CONSIGNE -> Recopiez à l'identique tout ce qui va du début des lignes jusqu'à la ligne contenant « 187L276 208L287 214H302L325 », celle-ci comprise.

[Une suite de lignes]
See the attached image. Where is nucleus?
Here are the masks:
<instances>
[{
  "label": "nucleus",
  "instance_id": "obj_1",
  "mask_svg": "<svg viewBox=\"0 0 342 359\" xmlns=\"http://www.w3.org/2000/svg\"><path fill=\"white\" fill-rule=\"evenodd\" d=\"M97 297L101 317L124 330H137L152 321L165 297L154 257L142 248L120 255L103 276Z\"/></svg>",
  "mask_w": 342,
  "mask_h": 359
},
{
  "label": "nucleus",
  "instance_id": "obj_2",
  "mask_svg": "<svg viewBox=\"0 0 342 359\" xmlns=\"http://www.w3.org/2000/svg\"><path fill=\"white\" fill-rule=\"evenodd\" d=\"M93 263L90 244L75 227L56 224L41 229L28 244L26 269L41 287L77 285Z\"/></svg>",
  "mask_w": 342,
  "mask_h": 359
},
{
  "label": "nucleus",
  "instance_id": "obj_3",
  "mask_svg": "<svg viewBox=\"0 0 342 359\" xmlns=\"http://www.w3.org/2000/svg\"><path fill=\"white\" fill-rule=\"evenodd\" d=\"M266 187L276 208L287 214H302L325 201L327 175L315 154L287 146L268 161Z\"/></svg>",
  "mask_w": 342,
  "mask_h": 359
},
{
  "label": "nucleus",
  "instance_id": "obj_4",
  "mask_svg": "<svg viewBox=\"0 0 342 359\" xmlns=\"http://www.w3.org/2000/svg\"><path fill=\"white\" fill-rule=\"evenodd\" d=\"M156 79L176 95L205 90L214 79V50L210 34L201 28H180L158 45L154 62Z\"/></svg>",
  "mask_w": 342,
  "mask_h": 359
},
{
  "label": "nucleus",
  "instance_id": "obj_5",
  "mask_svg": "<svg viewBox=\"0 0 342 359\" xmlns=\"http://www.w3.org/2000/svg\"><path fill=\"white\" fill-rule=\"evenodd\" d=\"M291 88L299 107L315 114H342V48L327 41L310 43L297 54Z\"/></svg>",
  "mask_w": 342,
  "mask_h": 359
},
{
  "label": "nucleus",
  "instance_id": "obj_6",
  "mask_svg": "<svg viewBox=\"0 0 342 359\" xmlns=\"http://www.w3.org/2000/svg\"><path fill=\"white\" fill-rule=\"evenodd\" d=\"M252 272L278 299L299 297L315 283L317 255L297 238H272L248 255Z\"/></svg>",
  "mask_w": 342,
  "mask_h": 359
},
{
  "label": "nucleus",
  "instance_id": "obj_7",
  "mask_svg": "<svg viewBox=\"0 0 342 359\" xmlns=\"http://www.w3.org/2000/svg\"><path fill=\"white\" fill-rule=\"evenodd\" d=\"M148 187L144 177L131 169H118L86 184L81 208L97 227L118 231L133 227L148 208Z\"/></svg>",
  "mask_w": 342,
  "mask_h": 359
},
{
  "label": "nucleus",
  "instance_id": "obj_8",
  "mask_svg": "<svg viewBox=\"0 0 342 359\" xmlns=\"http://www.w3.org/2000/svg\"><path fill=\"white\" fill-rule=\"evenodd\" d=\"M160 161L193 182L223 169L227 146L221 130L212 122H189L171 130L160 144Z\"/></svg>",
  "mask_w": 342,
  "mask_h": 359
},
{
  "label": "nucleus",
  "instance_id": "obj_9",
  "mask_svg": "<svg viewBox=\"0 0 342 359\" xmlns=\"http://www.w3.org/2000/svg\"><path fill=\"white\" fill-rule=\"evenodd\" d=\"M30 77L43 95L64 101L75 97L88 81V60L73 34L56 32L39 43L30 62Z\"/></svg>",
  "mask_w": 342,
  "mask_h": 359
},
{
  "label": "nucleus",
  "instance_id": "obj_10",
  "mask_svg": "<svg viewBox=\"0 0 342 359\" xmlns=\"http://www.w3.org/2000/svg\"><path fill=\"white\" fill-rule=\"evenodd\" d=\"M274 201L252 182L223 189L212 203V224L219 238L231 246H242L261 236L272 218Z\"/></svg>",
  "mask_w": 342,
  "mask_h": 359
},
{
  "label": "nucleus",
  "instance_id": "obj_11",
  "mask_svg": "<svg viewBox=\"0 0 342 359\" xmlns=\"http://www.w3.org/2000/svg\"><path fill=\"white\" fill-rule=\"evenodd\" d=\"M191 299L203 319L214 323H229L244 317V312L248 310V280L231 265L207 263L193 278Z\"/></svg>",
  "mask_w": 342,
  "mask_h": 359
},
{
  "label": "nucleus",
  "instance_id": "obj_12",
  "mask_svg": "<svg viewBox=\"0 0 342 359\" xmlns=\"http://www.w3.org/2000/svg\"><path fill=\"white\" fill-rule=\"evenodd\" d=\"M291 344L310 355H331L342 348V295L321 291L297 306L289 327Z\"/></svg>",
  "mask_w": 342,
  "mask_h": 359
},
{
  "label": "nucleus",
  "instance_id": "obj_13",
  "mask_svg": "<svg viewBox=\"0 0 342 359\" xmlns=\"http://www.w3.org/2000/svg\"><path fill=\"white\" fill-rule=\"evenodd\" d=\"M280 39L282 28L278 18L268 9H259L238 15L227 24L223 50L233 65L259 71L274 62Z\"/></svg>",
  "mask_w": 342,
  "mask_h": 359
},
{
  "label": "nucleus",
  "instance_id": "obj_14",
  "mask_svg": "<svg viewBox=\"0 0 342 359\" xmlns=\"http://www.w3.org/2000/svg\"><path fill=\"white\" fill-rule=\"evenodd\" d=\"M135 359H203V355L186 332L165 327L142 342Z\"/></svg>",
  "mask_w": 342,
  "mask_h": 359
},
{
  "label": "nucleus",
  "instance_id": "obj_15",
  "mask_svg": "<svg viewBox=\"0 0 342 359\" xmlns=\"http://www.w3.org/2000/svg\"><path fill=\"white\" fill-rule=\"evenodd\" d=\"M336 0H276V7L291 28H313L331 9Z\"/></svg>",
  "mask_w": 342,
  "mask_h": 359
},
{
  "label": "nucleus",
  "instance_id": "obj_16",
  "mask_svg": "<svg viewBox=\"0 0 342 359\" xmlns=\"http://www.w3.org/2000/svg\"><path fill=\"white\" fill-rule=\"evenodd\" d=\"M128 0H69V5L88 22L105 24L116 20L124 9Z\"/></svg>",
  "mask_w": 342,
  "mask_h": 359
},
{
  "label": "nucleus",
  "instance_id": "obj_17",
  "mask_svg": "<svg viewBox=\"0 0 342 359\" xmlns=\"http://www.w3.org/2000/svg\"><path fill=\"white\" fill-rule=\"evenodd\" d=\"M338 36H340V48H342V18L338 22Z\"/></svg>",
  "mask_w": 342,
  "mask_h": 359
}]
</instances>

RÉPONSE ATTENDUE ->
See the attached image. Where is nucleus?
Here are the masks:
<instances>
[{
  "label": "nucleus",
  "instance_id": "obj_1",
  "mask_svg": "<svg viewBox=\"0 0 342 359\" xmlns=\"http://www.w3.org/2000/svg\"><path fill=\"white\" fill-rule=\"evenodd\" d=\"M97 297L101 317L124 330H137L152 321L165 297L154 257L142 248L120 255L103 276Z\"/></svg>",
  "mask_w": 342,
  "mask_h": 359
},
{
  "label": "nucleus",
  "instance_id": "obj_2",
  "mask_svg": "<svg viewBox=\"0 0 342 359\" xmlns=\"http://www.w3.org/2000/svg\"><path fill=\"white\" fill-rule=\"evenodd\" d=\"M93 263L90 244L75 227L56 224L41 229L28 244L26 269L41 287L77 285Z\"/></svg>",
  "mask_w": 342,
  "mask_h": 359
},
{
  "label": "nucleus",
  "instance_id": "obj_3",
  "mask_svg": "<svg viewBox=\"0 0 342 359\" xmlns=\"http://www.w3.org/2000/svg\"><path fill=\"white\" fill-rule=\"evenodd\" d=\"M266 187L276 208L287 214H302L325 201L327 175L315 154L287 146L268 161Z\"/></svg>",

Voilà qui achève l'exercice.